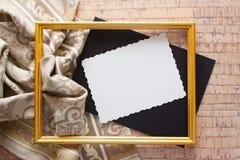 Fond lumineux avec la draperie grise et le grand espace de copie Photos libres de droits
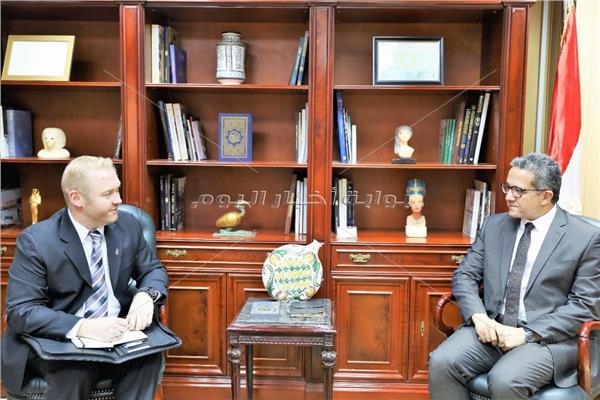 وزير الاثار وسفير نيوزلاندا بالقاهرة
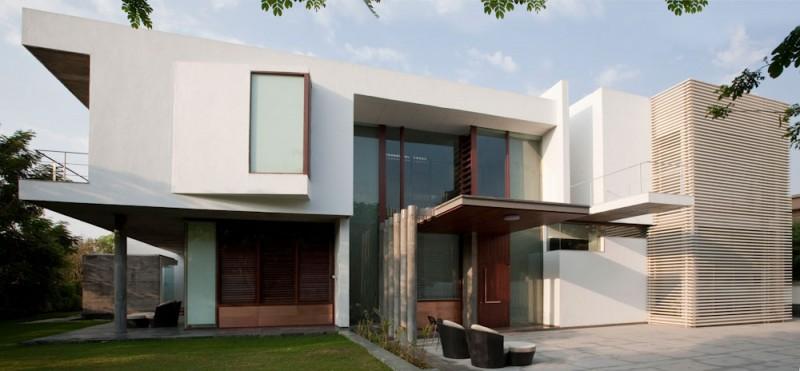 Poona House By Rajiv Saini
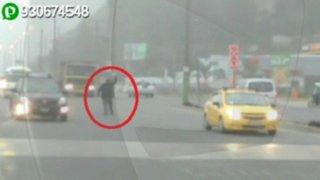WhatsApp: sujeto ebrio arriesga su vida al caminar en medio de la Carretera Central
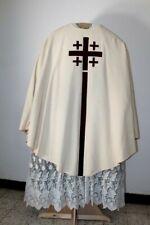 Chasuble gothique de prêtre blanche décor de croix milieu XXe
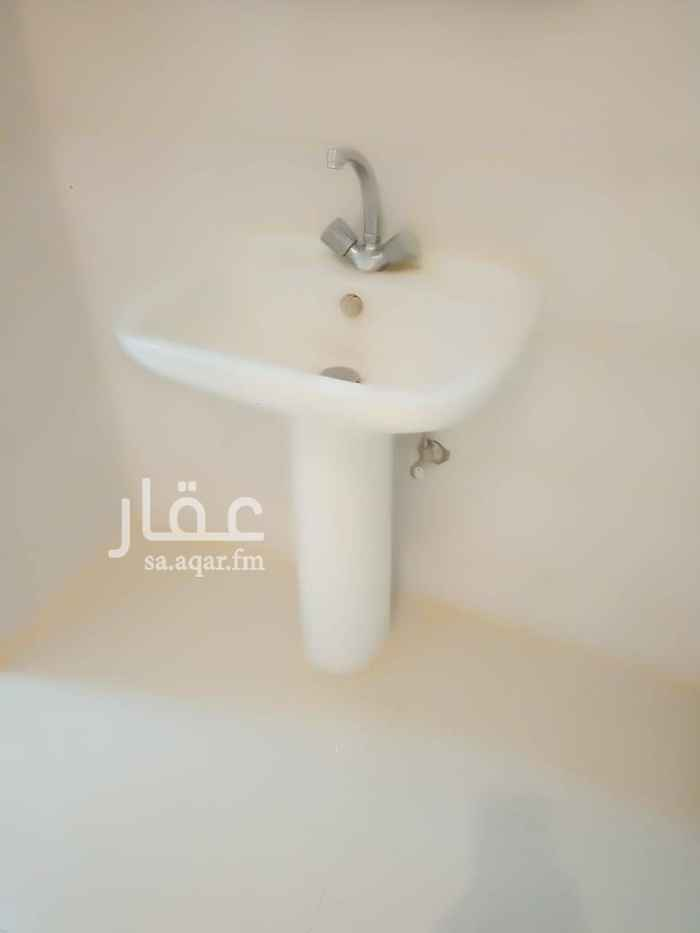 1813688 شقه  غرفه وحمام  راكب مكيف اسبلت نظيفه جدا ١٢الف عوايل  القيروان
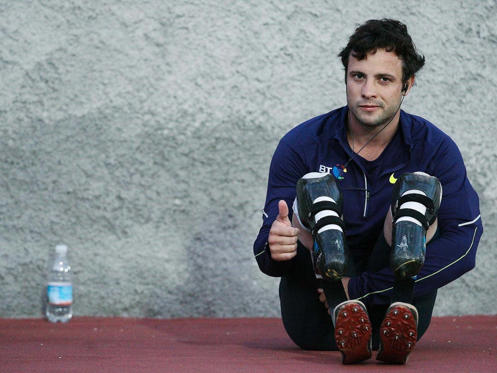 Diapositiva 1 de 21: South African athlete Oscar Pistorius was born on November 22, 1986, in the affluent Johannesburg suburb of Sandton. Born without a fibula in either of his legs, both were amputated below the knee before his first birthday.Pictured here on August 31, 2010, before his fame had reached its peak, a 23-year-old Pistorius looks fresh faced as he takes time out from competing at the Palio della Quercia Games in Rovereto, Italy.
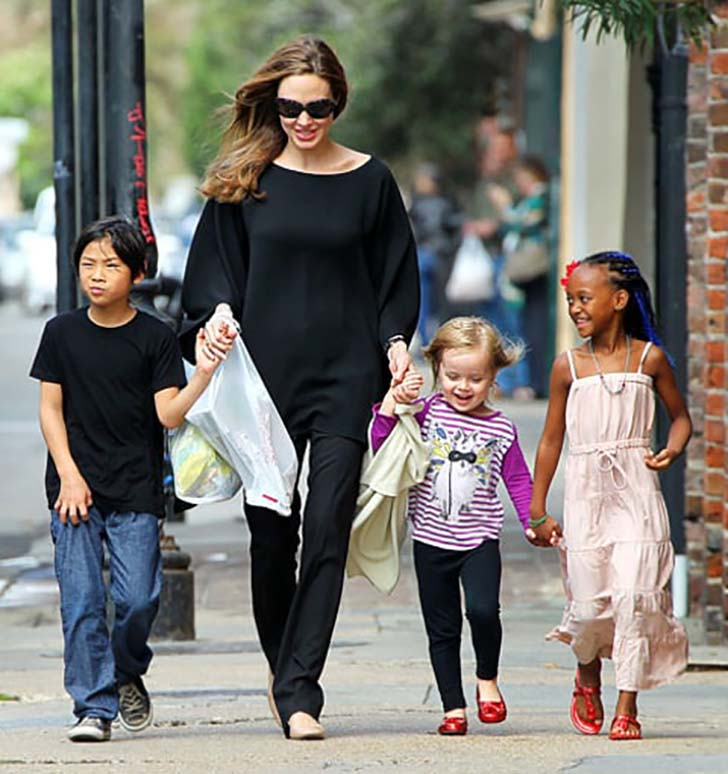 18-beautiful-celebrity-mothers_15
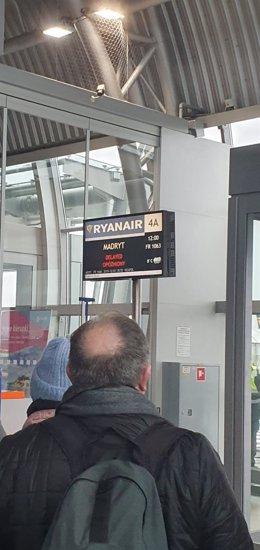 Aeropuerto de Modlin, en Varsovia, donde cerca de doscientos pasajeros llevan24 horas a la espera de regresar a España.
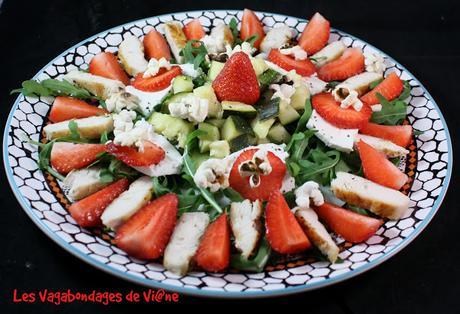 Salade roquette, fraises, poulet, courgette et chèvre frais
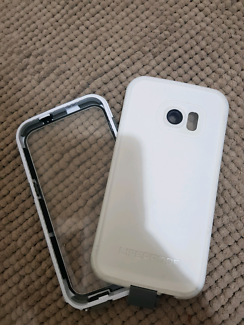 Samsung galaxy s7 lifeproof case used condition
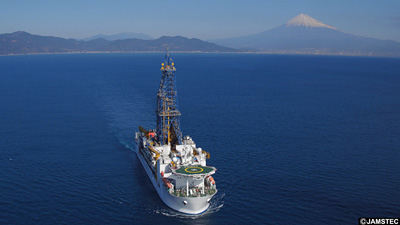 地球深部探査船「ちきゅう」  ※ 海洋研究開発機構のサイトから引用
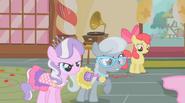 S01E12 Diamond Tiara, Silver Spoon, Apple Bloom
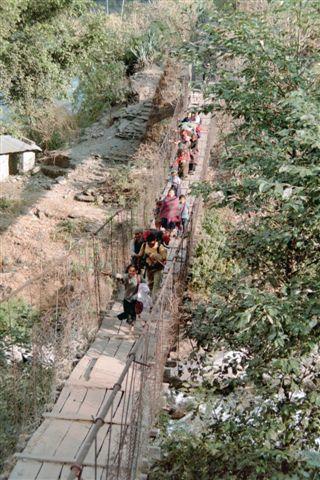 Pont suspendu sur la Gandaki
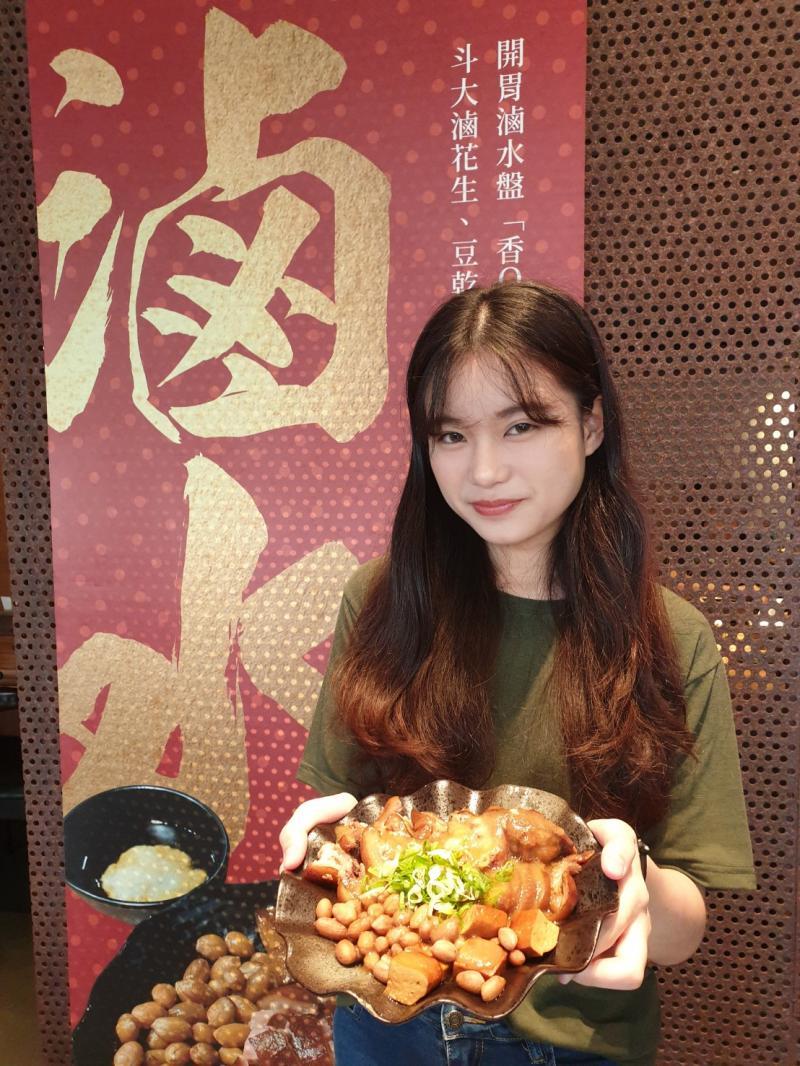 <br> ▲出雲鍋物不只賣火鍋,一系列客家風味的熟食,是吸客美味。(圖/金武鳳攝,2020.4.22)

--- What is needed ---
Omit the pictures, and quote the material above exactly as given.

--- Answer space ---
 Fond lumineux avec la draperie grise et le grand espace de copie Photos libres de droits
 وزير الاثار وسفير نيوزلاندا بالقاهرة
 Poona House By Rajiv Saini
WhatsApp: sujeto ebrio arriesga su vida al caminar en medio de la Carretera Central
 Chasuble gothique de prêtre blanche décor de croix milieu XXe
 1813688 شقه  غرفه وحمام  راكب مكيف اسبلت نظيفه جدا ١٢الف عوايل  القيروان
 Diapositiva 1 de 21: South African athlete Oscar Pistorius was born on November 22, 1986, in the affluent Johannesburg suburb of Sandton. Born without a fibula in either of his legs, both were amputated below the knee before his first birthday.Pictured here on August 31, 2010, before his fame had reached its peak, a 23-year-old Pistorius looks fresh faced as he takes time out from competing at the Palio della Quercia Games in Rovereto, Italy.
 18-beautiful-celebrity-mothers_15
 Aeropuerto de Modlin, en Varsovia, donde cerca de doscientos pasajeros llevan24 horas a la espera de regresar a España.
 Salade roquette, fraises, poulet, courgette et chèvre frais
 Samsung galaxy s7 lifeproof case used condition
 地球深部探査船「ちきゅう」  ※ 海洋研究開発機構のサイトから引用
 S01E12 Diamond Tiara, Silver Spoon, Apple Bloom
 Pont suspendu sur la Gandaki
 <br> ▲出雲鍋物不只賣火鍋,一系列客家風味的熟食,是吸客美味。(圖/金武鳳攝,2020.4.22)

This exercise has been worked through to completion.